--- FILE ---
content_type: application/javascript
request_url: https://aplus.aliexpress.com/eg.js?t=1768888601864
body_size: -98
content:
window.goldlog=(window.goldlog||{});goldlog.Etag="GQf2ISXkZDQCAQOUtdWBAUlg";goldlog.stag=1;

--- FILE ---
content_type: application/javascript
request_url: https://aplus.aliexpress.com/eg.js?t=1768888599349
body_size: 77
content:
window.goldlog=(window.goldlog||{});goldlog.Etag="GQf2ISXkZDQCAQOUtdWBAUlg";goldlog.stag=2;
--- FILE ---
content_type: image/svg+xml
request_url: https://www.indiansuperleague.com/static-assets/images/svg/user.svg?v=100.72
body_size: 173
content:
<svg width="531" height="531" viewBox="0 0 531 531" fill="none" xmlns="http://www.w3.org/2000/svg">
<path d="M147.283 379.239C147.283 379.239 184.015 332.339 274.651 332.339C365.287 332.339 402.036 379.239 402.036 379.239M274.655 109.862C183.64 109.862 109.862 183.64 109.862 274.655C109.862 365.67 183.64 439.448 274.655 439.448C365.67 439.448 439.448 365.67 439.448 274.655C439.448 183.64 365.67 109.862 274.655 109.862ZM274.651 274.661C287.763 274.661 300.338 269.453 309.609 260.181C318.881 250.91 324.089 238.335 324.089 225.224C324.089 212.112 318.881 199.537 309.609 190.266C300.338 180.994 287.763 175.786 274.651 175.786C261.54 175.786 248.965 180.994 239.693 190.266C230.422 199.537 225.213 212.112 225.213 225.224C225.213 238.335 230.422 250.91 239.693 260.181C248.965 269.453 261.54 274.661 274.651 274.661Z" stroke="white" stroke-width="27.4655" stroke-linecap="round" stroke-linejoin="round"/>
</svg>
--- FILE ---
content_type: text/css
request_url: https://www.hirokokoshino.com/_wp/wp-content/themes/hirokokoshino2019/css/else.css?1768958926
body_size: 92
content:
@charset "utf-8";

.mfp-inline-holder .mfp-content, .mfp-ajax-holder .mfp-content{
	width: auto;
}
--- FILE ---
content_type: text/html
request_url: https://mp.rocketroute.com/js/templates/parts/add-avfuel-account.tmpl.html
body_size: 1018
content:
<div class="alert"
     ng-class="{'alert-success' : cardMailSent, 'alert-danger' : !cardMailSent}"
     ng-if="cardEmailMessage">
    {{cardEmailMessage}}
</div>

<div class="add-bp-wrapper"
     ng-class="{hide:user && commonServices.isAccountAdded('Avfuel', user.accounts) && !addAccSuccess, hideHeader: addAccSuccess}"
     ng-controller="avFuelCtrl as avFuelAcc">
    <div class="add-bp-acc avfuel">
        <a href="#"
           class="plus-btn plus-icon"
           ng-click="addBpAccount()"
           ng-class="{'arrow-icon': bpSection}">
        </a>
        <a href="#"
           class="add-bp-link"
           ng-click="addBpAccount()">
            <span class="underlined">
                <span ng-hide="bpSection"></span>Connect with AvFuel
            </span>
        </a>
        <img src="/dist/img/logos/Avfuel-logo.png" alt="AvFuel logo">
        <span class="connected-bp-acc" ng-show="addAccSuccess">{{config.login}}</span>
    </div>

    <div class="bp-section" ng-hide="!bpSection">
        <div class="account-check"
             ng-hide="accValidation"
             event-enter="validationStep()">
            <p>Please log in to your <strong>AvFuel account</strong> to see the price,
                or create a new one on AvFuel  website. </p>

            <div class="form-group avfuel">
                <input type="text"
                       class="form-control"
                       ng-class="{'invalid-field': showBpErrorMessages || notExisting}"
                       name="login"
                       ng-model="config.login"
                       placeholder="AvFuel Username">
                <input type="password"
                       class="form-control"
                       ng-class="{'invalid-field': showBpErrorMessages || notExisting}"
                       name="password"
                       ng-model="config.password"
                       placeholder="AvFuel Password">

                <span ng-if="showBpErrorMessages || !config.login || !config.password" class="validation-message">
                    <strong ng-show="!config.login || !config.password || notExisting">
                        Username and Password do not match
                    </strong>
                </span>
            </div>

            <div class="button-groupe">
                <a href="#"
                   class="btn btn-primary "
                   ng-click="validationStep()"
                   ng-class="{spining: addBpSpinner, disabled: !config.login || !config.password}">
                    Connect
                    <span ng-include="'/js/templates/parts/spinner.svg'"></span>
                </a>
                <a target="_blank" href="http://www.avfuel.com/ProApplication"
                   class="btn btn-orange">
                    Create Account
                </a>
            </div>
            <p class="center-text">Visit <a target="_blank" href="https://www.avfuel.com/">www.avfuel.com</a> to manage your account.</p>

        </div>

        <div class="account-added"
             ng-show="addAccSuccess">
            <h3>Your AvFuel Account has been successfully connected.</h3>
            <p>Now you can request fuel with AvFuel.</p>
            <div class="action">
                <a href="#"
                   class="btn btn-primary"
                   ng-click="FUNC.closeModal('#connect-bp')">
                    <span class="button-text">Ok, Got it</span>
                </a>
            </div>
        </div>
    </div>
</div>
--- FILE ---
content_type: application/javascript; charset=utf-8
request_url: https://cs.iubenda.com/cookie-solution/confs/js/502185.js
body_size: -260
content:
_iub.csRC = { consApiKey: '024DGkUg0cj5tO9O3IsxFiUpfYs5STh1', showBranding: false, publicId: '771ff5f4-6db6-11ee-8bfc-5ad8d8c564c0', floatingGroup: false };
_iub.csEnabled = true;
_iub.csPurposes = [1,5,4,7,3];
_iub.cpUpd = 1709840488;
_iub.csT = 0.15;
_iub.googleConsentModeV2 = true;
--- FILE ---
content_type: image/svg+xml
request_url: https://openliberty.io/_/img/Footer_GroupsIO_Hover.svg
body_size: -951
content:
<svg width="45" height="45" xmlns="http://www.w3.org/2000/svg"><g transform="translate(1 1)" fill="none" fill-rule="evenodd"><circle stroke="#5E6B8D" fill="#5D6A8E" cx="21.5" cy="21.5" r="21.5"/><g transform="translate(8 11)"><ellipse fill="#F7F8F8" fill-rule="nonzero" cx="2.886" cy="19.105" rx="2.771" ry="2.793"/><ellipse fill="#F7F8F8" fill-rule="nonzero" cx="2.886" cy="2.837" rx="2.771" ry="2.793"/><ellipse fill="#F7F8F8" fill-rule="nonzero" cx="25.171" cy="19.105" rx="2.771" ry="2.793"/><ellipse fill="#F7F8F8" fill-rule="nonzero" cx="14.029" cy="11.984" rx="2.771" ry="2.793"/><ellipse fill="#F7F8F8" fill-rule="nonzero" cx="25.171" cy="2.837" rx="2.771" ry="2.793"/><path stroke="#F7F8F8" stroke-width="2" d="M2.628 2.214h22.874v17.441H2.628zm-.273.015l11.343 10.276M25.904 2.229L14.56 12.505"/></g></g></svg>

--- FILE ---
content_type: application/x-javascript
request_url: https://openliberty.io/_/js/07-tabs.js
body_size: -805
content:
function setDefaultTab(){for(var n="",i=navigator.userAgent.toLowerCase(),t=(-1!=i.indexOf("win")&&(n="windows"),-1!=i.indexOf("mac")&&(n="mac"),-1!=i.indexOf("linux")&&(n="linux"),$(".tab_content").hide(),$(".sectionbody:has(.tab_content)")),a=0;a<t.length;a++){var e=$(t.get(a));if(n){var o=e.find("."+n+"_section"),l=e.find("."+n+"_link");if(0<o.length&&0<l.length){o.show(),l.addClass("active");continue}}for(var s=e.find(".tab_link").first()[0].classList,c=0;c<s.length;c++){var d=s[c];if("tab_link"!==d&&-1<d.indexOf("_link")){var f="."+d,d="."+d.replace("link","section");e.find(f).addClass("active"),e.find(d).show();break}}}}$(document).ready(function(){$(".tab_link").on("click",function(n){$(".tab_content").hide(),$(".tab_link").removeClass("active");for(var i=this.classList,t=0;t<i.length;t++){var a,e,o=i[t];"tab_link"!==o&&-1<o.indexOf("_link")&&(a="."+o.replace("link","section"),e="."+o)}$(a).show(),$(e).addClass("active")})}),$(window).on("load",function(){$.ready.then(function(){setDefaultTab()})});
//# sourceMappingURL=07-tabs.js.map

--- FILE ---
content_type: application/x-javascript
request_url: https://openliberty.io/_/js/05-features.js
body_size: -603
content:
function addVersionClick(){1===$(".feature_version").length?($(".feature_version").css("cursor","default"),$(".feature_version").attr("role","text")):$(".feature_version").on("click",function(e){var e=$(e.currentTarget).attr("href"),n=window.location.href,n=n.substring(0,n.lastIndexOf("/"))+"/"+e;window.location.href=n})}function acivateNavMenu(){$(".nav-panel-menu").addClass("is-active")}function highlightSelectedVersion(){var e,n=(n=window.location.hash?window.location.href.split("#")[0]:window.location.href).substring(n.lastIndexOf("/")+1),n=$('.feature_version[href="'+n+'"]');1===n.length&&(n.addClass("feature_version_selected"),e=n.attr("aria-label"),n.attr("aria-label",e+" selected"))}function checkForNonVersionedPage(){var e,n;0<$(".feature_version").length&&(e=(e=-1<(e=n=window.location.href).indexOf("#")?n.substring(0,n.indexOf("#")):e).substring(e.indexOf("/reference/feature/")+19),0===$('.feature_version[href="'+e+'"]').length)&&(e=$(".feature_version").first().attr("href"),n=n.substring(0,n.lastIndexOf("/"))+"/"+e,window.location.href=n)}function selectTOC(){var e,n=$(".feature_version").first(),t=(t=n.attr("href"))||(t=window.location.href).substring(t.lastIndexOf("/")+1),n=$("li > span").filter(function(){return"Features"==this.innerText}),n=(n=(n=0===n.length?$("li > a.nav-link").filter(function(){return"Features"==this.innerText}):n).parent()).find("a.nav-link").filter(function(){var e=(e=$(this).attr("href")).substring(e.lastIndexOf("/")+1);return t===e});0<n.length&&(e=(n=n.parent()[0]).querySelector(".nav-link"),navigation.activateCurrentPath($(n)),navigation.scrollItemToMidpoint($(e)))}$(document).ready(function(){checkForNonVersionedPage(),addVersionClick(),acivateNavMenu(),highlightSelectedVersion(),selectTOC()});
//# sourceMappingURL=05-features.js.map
******************************
DIRECTIONS FOR THIS TASK =
Among the lines of the data above, find those with the word "tabs" and show them.

EXERCISE OUTPUT =
request_url: https://openliberty.io/_/js/07-tabs.js
//# sourceMappingURL=07-tabs.js.map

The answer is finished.